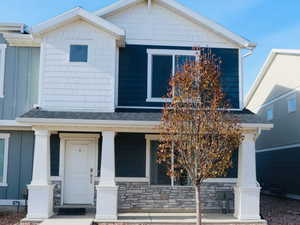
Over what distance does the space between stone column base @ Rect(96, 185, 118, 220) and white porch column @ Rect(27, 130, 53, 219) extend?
142 cm

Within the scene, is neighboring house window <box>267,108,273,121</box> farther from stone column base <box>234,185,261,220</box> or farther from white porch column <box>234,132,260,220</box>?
stone column base <box>234,185,261,220</box>

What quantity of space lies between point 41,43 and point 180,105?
564cm

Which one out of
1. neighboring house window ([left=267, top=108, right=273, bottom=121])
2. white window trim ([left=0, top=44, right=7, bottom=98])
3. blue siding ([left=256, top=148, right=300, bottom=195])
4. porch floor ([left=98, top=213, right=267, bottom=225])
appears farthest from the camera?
neighboring house window ([left=267, top=108, right=273, bottom=121])

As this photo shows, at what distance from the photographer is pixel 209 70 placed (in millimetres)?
8414

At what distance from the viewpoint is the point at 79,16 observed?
11.5m

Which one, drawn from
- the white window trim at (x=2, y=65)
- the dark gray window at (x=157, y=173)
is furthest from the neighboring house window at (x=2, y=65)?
the dark gray window at (x=157, y=173)

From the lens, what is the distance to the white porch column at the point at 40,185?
33.4 feet

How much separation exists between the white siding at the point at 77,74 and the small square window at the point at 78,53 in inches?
4.5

□ □ □ □

EXERCISE DIRECTIONS.
Rewrite the entries from the line containing "At what distance from the viewpoint" through the end of the entries, replacing "small square window" with "small rectangular window" and leaving everything else unchanged.

CORRECT RESPONSE.
At what distance from the viewpoint is the point at 79,16 observed?
11.5m

Which one, drawn from
- the white window trim at (x=2, y=65)
- the dark gray window at (x=157, y=173)
is furthest from the neighboring house window at (x=2, y=65)?
the dark gray window at (x=157, y=173)

From the lens, what is the distance to the white porch column at the point at 40,185?
33.4 feet

How much separation exists between the white siding at the point at 77,74 and the small rectangular window at the point at 78,53 in inches?
4.5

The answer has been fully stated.